In [1]:
import numpy as np
import matplotlib.pyplot as plt

## Outline
To build a neural net from scratch, we need to go over each block and code those individually. At the end we can combine all of these to create an $L$-layer NN.

So, the steps we need to take are:
<ul>
    <li>Parameter Intialization: We need to initialize parameters $W$ and $b$</li>
    <li>Compute a forward propagation pass: This involves computing the linear pass - $Z^{[l]}=W^{[l]}A^{[l-1]}+b^{[l]}$ - and the activation $A^{[l]}=g(Z^{[l]})$ for both Sigmoid and ReLU activations</li>
    <li>Compute the loss</li>
    <li>Implement a back propagation pass</li>
    <li>Update the parameters: Here I'll code in mini Batch Gradient Descent (Which will cover both Stochastic Gradient Descent as well as Batch Gradient Descent), Momentum, RMSProp, and the king of them all, Adam</li>
</ul>

## Activation Functions
To add non-linearity to the model, activation functions are used.

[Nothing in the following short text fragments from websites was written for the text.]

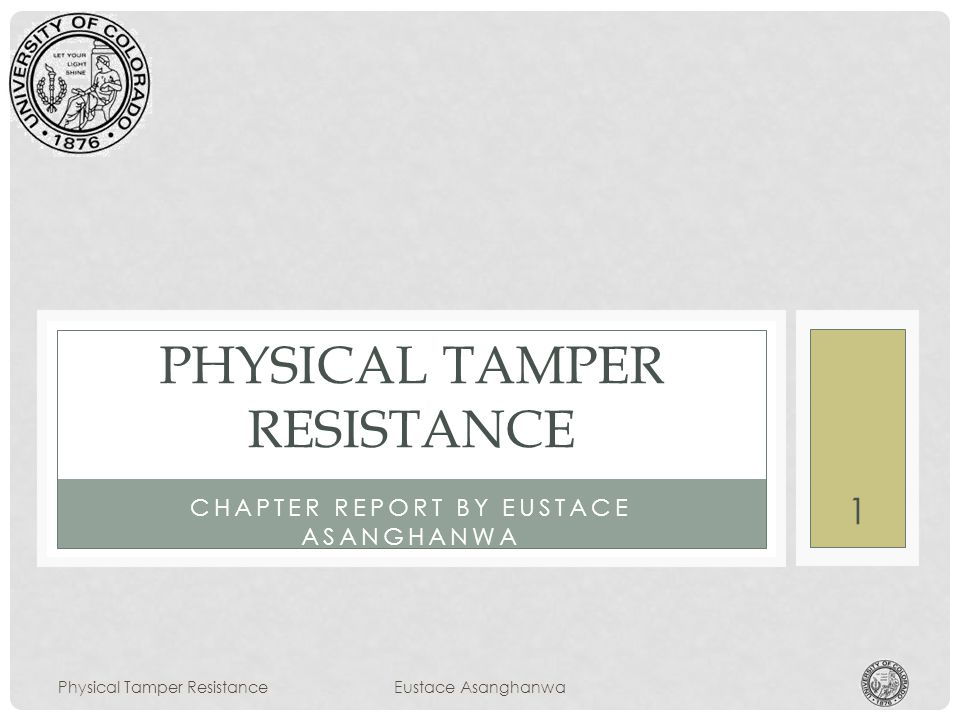CHAPTER REPORT BY EUSTACE ASANGHANWA PHYSICAL TAMPER RESISTANCE Physical Tamper ResistanceEustace Asanghanwa 1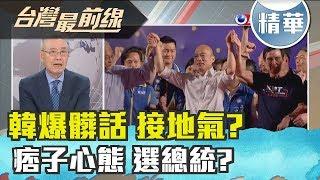【台灣最前線 精華】 韓爆髒話 接地氣? 痞子心態 選總統?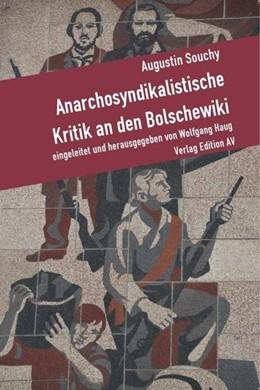Abbildung von Souchy / Haug | Anarchosyndikalistische Kritik an den Bolschewiki | 1. Auflage | 2018 | beck-shop.de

I'll define them now.
I'll be using ReLU (rectified linear unit) and sigmoid in an example, but I'll also define tanh and leaky ReLU.

In [48]:
def relu(Z):
    """
    Arguments:
    Z -- output of linear function Z = W*A+b
    
    Returns:
    ret -- ReLU(Z)
    Z -- input for use in backprop
    
    """
    return np.maximum(0,Z), Z

def sigmoid(Z):
    """
    Arguments:
    Z -- output of linear function Z = W*A+b
    
    Returns:
    ret -- sigmoid(Z)
    Z -- input for use in backprop
    
    """
    return 1./(1.+np.exp(-Z)), Z

def tanh(Z):
    """
    Arguments:
    Z -- output of linear function Z = W*A+b
    
    Returns:
    ret -- tanh(Z)
    Z -- input for use in backprop
    
    """
    return np.tanh(Z), Z

def leaky_relu(Z):
    """
    Arguments:
    Z -- output of linear function Z = W*A+b
    
    Returns:
    ret -- leaky_relu(Z)
    Z -- input for use in backprop
    
    """
    return np.maximum(0.01*Z, Z), Z
    

## Parameter Initialization
For passing parameter information between different functions, I'll use a dictionary `parameters`, which will store $W$ and $b$ values for each layer $l \{l:{0\le l \le L}\}$

Additionally, I'll implement random, Xavier initialization, and He initialization.

<ul>
    <li>Random Initialization: Samples values from a normal distribution, and multiplies by a small value to keep weights close to zero - regularization</li>
    <li>Xavier Initialization: random sampling is multiplied by constant $\sqrt{\frac{1}{\text{previous layer dimension}}}$</li>
    <li>He Initialization: random sampling is multiplied by constant $\sqrt{\frac{2}{\text{previous layer dimension}}}$</li>
</ul>

In [33]:
def initialize_parameters(layer_shape, initialization_method='he'):
    """
    Initializes parameters W and b of a network of shape layer_shape.
    
    Arguments:
    layer_shape -- list containing the dimensions of each network layer l
    
    Returns:
    parameters --  dictionary containing weight and bias parameters
    """
    #define dictionary
    params = {}
    
    #Obtain L
    L = len(layer_shape)
    
    #Check initialization_method
    if initialization_method == 'random':
        beta = 0.01
        for l in range(1,L):
            params["W"+str(l)] = np.random.randn(layer_shape[l], layer_shape[l-1])*beta
            params["b"+str(l)] = np.zeros([layer_shape[l], 1])
    
    elif initialization_method == 'xavier':
        for l in range(1,L):
            beta = np.sqrt(1./layer_shape[l-1])
            params["W"+str(l)] = np.random.randn(layer_shape[l], layer_shape[l-1])*beta
            params["b"+str(l)] = np.zeros([layer_shape[l], 1])
    
    elif initialization_method == 'he':
        for l in range(1,L):
            beta = np.sqrt(2./layer_shape[l-1])
            params["W"+str(l)] = np.random.randn(layer_shape[l], layer_shape[l-1])*beta
            params["b"+str(l)] = np.zeros([layer_shape[l], 1])
    else:
        raise NameError("%s is not a valid initalization method"%(initialization_method))

    return params

## Forward Propagation

Forward propagation refers to passing through the computation graph from left to right - forwards - and evaluating $Z^{[l]}=W^{[l]}A^{[l-1]}+b^{[l]}$ for each sucessive $l$ starting with $l=1$, in which case $A^{[0]}=X$, in other words, the activation fed into the first layer is simply the inputs.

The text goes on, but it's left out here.